Nicholas Carr blogged about Gwap, a week ago :
“_a new site was launched this week, by Carnegie Mellon’s School of Computer Science, that aims to entice humans into playing simple games that will help computers get smarter. The site, called Gwap (an acronym for “games with a purpose”), is the brainchild of computer scientist Luis von Ahn (who also cofathered the Captcha). “We have games that can help improve Internet image and audio searches, enhance artificial intelligence and teach computers to see,” he explains. “But that shouldn’t matter to the players because it turns out these games are super fun._”
This is a very interesting concept.
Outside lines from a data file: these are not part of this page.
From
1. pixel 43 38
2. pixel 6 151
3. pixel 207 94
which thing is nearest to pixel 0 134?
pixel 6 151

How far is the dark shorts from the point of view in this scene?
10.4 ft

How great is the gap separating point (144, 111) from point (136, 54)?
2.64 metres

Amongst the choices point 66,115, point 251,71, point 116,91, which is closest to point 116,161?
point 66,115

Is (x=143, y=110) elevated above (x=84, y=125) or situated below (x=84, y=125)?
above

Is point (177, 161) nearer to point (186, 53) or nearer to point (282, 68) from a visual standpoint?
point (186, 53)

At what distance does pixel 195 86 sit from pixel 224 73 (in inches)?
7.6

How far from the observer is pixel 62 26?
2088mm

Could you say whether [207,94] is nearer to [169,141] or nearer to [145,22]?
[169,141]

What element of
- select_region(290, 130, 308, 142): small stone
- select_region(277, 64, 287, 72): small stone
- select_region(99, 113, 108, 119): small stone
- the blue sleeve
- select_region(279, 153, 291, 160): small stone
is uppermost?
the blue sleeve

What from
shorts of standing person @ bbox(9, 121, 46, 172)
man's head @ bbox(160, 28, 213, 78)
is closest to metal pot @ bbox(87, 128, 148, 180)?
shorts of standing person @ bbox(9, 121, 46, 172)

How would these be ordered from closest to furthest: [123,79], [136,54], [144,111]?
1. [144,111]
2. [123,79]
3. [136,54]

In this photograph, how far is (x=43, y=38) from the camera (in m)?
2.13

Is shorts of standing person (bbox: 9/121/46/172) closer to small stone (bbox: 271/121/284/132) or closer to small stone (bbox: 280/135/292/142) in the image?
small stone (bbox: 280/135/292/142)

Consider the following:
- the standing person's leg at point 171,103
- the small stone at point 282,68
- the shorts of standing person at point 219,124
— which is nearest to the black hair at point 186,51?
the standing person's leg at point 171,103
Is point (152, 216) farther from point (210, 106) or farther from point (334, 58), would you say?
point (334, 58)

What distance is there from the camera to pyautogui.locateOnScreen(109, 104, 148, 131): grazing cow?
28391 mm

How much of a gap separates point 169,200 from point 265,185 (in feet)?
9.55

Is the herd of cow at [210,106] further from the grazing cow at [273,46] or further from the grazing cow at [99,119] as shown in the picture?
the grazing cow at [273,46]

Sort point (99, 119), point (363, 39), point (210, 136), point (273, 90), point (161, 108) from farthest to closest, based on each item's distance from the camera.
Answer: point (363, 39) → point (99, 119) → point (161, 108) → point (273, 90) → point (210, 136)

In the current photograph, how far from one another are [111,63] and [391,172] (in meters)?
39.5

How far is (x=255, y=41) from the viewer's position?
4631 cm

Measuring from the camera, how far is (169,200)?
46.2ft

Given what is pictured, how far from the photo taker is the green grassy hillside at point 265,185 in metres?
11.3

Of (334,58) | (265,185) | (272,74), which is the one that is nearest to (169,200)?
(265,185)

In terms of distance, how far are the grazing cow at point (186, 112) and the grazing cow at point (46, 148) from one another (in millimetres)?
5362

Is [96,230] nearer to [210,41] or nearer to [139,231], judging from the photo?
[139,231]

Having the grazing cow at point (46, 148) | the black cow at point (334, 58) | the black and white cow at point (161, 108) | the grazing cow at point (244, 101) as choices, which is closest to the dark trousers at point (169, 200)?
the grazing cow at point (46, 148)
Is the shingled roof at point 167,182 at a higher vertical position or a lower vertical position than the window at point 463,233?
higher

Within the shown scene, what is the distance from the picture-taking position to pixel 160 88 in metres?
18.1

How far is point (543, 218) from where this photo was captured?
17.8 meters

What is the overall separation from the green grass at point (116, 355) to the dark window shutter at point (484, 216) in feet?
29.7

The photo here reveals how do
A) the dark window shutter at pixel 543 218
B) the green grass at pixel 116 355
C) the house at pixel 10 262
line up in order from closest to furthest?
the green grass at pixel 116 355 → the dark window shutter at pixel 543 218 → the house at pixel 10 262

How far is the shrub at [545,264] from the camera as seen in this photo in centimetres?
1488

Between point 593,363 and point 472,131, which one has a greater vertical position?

It makes me think of the Mechanical Turk, one of Amazon Web Services.
In fact, Nicholas addresses it later in the post:
“The challenge, of course, is to figure out a way to get people to do these kinds of routine chores - to work for the machine. (Tagging pictures gets old fast.) Amazon’s Mechanical Turk uses small payments to get people to contribute their time to extending computer intelligence. Von Ahn’s Gwap uses the pleasure of gaming as a lure.”
The Mechanical Turk allows Amazon’s customers (called Requesters) to “hire” people (Providers) to complete small task (HITs, or Human Intelligence Tasks) for small amounts of money. Interestingly, it seems that part of the “turkers” provide their service for fun, rather than for the (small) money.
Requesters can ask that Workers fulfill Qualifications before engaging a task, and they can set up a test in order to verify the Qualification.
To be precise, the Mechanical Turk is all about crowdsourcing, while Gwap is all about teaching computers to do things that today humans are better at.
I’m thinking of creative ways to improve the Mechanical Turk… Today, the service isn’t really big, and there is still a big barrier for adoption by the mass of “small” Requesters. What about… something related to Second Life? Or other things?